■ **SEGMEN DOKUMEN**:

<<<<

CITRA PEREMPUAN DALAM NOVEL GADIS JAKARTA (NAJIB KAELANI) DAN NOVEL LAYAR TERKEMBANG (ST. TAKDIR ALISYAHBANA) (PENDEKATAN TEORI FEMINISME)
CITRA PEREMPUAN DALAM NOVEL GADIS JAKARTA
(NAJIB KAELANI) DAN NOVEL LAYAR TERKEMBANG (ST. TAKDIR ALISYAHBANA)
(PENDEKATAN TEORI FEMINISME)
Karya sastra yang menyiratkan
pergerakan perempuan tidak hanya ditulis oleh para perempuan, namun ada juga
yang dihasilkan dari buah pena penulis laki-laki yang ikut memperjuangkan hak
perempuan melalui karya sastra. Misalnya, dalam novel Gadis Jakarta (GJ) karya
Najib Kaelani seorang penulis kaliber dunia dan novel Layar Terkembang (LT)
karya St. Takdir Alisyahbana. Dalam kedua novel tersebut digambarkan bagaimana
citra perempuan dalam melakukan pergerakan guna pembangunan bangsa. Citra
perempuan digambarkan melalui genre sastra yang sama oleh kedua penulis ini. Dalam
kedua novel tersebut diselipkan bagaimana perempuan ikut terlibat dalam
pergerakan dan pembangunan bangsa. Kali ini peneliti
ingin menguak dua novel dengan kajian bandingan. Tulisan ini merupakan salah satu penelitian yang ingin
mengungkap bagaimana pergerakan perempuan yang terdapat dalam novel Gadis
Jakarta (GJ) karya Najib Kaelani dengan novel Layar Terkembang (LT) karya St.
Takdir Alisyahbana. Dengan diungkapnya pergerakan perempuan dari kedua novel
tersebut, bisa saja ditemukan adanya keterpengaruhan kedua novel tersebut, baik
dikarenakan adanya kesamaan situasi dan kondisi pada zaman tersebut maupun
dikarenakan alasan lain. Untuk lebih rincinya, simak tulisan berikut! :)

>>>>

■ **TANTANGAN**:
Salin kembali seluruh bagian teks tentang citra perempuan dalam dua novel, mulai dari "karya St. Takdir" hingga "(LT) karya St.", dengan menukar kata "pergerakan" menjadi "perjuangan".

■ **BARIS DATA**:

<<<<

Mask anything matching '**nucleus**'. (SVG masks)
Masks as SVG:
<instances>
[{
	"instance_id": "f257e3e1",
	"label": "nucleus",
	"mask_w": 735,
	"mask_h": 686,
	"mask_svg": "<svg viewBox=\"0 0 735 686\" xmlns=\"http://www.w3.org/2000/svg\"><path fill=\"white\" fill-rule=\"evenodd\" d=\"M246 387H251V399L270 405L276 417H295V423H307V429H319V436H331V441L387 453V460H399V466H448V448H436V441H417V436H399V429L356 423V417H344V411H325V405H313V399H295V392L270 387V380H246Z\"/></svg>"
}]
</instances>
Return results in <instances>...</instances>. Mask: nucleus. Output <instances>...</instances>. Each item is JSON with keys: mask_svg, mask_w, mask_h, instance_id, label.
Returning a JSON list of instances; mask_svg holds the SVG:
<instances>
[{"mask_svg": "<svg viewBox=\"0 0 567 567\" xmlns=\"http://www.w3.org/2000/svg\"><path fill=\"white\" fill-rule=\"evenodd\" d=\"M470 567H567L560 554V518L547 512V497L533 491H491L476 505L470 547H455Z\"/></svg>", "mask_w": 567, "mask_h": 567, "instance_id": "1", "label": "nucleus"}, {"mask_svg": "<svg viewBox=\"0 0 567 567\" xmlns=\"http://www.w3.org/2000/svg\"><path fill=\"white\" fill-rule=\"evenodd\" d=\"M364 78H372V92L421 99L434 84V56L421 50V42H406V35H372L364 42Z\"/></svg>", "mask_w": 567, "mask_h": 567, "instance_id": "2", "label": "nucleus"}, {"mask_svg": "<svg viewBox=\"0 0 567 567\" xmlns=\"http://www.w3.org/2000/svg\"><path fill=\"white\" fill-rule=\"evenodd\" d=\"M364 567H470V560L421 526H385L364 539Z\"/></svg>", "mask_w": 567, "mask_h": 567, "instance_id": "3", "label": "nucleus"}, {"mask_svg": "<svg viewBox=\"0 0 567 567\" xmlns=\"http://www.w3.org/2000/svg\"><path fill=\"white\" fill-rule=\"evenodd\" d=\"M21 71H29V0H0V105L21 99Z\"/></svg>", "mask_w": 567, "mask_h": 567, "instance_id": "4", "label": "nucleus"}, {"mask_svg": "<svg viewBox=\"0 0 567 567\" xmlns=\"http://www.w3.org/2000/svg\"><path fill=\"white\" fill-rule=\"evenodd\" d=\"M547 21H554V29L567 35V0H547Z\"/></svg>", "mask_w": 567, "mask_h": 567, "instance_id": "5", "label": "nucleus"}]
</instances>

>>>>
<<<<

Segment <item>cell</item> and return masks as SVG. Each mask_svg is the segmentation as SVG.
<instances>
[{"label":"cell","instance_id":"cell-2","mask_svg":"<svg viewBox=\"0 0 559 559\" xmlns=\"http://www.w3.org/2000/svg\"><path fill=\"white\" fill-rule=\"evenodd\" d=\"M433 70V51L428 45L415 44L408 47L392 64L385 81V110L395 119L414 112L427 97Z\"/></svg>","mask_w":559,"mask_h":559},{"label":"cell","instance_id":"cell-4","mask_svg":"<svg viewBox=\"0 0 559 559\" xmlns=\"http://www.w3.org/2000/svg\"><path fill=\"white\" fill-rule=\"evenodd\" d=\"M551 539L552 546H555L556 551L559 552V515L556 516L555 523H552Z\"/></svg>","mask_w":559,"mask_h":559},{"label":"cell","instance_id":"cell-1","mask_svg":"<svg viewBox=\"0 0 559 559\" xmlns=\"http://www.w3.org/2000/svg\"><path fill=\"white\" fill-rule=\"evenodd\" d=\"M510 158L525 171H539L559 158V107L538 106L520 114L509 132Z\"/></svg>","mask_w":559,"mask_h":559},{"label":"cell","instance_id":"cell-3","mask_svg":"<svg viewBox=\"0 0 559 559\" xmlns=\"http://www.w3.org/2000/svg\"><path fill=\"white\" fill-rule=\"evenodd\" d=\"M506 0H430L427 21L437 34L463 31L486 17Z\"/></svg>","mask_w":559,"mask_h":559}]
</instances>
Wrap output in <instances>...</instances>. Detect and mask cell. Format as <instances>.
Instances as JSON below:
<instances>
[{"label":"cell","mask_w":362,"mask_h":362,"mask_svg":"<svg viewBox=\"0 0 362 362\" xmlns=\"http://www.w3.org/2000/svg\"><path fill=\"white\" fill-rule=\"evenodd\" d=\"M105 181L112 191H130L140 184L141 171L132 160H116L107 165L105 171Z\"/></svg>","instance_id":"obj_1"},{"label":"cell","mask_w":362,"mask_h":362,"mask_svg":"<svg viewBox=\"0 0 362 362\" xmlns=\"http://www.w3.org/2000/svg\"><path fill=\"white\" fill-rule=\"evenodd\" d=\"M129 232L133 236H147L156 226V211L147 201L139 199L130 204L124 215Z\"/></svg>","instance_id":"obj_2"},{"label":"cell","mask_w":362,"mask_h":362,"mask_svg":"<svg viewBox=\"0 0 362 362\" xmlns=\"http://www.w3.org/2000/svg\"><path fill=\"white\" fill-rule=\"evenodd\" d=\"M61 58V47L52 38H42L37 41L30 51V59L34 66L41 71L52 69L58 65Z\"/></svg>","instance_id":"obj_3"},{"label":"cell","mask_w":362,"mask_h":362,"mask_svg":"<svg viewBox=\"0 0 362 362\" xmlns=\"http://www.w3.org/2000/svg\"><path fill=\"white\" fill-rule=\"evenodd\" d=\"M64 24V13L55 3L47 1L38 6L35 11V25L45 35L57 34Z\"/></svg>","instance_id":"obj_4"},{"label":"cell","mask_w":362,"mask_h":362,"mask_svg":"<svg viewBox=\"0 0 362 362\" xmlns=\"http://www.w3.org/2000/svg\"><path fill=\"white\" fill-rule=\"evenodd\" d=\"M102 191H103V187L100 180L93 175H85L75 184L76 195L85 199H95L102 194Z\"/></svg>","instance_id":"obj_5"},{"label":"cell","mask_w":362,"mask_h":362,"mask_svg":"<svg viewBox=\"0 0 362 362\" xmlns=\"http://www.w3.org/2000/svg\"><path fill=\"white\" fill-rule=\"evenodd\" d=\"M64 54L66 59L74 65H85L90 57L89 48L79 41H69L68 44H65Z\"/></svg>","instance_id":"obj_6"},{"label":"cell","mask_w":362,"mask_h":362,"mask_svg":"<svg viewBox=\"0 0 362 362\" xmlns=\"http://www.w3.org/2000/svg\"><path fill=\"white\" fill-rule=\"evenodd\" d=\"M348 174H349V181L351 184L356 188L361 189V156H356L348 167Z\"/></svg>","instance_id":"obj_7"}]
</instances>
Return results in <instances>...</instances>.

>>>>
<<<<

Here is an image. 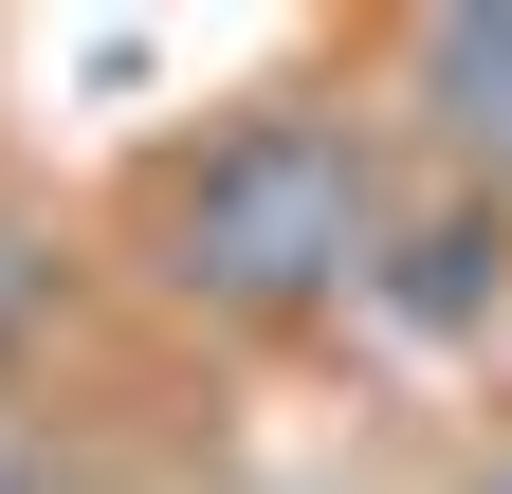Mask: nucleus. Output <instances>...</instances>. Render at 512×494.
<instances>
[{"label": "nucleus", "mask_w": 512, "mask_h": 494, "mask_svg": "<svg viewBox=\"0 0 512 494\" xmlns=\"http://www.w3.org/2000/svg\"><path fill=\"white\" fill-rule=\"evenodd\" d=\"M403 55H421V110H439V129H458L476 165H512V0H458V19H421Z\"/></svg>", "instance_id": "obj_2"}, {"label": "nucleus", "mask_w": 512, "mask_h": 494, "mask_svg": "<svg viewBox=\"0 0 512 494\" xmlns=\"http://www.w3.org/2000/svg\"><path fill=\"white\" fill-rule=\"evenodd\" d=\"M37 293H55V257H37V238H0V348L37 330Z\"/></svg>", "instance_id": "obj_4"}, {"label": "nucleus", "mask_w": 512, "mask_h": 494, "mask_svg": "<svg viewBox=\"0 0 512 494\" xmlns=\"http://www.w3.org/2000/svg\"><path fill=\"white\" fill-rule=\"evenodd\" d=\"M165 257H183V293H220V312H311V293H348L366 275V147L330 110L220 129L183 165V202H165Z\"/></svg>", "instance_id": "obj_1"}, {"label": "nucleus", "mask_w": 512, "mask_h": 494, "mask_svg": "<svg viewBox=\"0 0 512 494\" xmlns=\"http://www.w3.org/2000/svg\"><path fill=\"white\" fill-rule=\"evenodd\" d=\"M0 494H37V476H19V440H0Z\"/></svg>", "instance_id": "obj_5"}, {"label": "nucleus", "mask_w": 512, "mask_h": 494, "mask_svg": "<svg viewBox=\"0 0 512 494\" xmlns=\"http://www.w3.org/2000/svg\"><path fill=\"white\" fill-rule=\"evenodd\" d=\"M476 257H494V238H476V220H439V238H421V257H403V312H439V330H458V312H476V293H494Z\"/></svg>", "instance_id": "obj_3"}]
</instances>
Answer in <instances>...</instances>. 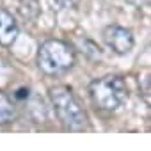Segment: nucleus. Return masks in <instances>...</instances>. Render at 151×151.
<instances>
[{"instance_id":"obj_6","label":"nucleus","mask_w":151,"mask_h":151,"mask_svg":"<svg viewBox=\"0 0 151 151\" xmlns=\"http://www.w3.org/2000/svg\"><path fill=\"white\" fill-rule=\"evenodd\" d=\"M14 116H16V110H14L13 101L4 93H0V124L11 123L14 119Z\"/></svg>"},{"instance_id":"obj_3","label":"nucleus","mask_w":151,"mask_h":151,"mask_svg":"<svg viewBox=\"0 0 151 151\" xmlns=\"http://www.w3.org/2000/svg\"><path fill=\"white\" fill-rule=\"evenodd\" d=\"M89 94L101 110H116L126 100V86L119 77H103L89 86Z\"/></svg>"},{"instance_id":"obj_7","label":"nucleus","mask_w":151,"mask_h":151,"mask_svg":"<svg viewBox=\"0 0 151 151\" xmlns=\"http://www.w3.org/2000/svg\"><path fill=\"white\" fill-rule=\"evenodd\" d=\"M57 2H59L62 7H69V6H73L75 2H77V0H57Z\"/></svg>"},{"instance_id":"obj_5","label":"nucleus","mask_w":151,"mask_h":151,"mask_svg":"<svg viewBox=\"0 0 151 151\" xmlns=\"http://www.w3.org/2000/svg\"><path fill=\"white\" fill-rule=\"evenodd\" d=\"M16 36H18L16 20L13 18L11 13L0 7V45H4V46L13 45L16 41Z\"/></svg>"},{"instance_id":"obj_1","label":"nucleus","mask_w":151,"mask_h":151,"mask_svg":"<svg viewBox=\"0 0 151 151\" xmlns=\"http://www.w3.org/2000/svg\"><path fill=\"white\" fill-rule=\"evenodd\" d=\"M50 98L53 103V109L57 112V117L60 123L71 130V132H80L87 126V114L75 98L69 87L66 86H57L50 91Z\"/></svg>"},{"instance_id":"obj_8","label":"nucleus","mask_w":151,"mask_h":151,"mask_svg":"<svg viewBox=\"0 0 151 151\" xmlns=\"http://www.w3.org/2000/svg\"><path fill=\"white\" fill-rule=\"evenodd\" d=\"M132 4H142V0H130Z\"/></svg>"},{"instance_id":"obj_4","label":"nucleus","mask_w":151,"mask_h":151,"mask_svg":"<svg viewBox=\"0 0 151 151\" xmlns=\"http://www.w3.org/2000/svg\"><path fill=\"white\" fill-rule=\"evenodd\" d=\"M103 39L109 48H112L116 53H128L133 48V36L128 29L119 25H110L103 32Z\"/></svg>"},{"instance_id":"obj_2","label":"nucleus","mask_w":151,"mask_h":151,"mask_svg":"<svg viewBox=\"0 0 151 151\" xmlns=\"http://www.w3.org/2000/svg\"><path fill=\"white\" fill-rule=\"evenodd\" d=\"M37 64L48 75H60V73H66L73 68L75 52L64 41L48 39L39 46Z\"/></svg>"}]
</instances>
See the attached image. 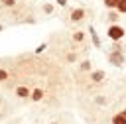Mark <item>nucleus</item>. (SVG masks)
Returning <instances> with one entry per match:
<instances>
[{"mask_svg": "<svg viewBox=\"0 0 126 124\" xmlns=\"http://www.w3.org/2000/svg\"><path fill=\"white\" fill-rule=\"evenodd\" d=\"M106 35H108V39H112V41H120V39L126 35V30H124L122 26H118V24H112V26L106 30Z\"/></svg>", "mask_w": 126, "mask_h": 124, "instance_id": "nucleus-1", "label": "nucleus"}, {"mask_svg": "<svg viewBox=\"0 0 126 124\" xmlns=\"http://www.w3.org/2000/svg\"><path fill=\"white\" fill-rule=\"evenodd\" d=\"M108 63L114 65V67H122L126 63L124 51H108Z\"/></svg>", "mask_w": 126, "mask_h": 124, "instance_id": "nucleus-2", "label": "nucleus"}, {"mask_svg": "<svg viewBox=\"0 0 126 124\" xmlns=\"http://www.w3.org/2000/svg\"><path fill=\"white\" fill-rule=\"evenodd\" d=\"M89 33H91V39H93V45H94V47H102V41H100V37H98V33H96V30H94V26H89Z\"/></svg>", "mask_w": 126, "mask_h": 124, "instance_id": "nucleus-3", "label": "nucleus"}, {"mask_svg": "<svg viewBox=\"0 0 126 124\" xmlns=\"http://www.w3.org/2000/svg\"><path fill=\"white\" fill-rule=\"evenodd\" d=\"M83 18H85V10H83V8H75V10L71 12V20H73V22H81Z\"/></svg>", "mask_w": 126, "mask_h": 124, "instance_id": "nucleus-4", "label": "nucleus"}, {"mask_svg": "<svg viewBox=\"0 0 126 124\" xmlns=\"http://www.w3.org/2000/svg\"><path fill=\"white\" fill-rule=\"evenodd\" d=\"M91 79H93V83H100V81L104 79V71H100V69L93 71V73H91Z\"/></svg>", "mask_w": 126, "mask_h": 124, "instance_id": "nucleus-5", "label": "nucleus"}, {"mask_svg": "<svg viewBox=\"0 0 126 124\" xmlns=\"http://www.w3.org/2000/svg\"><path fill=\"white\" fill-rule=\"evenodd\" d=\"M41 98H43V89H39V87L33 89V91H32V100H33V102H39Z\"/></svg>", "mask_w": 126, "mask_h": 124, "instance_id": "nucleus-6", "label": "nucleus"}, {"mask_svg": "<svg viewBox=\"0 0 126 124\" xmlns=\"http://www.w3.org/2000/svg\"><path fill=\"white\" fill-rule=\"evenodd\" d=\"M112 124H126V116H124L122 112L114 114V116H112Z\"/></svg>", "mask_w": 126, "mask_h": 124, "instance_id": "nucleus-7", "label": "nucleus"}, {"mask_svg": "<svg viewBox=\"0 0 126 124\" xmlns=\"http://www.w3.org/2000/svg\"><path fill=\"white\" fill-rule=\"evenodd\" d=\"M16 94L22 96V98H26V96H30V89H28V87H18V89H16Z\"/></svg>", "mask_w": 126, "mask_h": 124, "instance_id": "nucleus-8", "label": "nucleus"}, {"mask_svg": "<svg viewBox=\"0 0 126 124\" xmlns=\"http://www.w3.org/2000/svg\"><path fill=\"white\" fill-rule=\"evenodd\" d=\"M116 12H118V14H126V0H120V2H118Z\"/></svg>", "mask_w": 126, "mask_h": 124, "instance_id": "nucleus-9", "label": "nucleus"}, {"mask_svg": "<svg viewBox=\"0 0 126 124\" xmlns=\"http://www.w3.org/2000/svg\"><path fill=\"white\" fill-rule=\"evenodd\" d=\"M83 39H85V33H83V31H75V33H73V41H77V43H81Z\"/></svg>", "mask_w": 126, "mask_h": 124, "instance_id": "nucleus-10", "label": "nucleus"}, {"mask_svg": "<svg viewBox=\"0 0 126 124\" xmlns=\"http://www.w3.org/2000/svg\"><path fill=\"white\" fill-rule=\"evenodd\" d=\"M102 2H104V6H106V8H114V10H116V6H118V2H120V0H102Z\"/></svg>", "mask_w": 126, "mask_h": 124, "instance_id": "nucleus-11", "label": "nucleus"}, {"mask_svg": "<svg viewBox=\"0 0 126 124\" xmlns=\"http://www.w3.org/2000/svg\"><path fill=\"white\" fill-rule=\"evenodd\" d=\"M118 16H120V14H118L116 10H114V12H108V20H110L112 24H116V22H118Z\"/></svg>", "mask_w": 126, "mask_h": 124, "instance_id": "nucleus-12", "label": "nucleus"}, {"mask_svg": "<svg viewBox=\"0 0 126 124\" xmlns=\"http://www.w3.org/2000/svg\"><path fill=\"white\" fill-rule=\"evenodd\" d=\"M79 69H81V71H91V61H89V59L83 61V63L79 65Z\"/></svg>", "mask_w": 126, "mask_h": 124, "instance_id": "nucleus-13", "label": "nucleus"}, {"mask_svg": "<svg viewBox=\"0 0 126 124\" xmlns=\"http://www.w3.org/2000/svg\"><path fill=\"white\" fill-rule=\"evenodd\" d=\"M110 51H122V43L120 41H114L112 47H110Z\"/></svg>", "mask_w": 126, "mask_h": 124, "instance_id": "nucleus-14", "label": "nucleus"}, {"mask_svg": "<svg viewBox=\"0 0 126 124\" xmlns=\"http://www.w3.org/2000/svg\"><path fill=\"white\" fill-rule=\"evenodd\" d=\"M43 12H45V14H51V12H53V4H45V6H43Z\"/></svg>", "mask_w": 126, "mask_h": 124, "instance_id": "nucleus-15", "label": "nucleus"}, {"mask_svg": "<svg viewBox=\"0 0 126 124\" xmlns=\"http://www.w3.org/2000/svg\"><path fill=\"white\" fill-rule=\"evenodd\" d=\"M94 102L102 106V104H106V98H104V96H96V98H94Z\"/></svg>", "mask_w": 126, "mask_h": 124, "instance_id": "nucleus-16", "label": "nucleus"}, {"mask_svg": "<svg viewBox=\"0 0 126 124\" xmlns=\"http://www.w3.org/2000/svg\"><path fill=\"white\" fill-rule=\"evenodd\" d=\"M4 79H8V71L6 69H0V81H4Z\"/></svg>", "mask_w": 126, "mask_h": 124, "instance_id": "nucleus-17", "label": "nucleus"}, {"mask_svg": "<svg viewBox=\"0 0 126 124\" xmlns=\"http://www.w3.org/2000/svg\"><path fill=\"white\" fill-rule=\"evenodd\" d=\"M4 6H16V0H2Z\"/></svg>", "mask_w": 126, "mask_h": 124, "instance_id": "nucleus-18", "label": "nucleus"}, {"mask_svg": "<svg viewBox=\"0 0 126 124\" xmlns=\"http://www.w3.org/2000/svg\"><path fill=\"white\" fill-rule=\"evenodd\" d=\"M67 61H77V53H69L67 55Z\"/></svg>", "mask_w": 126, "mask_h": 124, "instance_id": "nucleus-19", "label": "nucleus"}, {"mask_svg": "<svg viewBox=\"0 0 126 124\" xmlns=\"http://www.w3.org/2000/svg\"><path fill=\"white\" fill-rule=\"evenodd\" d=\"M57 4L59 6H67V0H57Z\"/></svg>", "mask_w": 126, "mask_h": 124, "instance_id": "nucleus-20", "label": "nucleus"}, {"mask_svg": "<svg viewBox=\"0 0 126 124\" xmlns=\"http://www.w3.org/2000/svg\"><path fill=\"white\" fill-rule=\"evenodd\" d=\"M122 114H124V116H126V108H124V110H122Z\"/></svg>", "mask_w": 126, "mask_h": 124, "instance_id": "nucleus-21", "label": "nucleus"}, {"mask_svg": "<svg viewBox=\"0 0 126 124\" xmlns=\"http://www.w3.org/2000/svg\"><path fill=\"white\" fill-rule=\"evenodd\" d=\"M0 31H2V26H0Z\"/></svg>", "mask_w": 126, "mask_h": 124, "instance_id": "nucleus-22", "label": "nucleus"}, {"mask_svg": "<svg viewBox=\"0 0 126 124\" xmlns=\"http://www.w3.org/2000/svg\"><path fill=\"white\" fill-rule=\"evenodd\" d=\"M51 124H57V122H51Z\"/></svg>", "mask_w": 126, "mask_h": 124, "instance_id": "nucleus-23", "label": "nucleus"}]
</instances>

>>>>

■ **PENYELESAIAN LENGKAP**:
karya St. Takdir Alisyahbana. Dalam kedua novel tersebut digambarkan bagaimana
citra perempuan dalam melakukan perjuangan guna pembangunan bangsa. Citra
perempuan digambarkan melalui genre sastra yang sama oleh kedua penulis ini. Dalam
kedua novel tersebut diselipkan bagaimana perempuan ikut terlibat dalam
perjuangan dan pembangunan bangsa. Kali ini peneliti
ingin menguak dua novel dengan kajian bandingan. Tulisan ini merupakan salah satu penelitian yang ingin
mengungkap bagaimana perjuangan perempuan yang terdapat dalam novel Gadis
Jakarta (GJ) karya Najib Kaelani dengan novel Layar Terkembang (LT) karya St.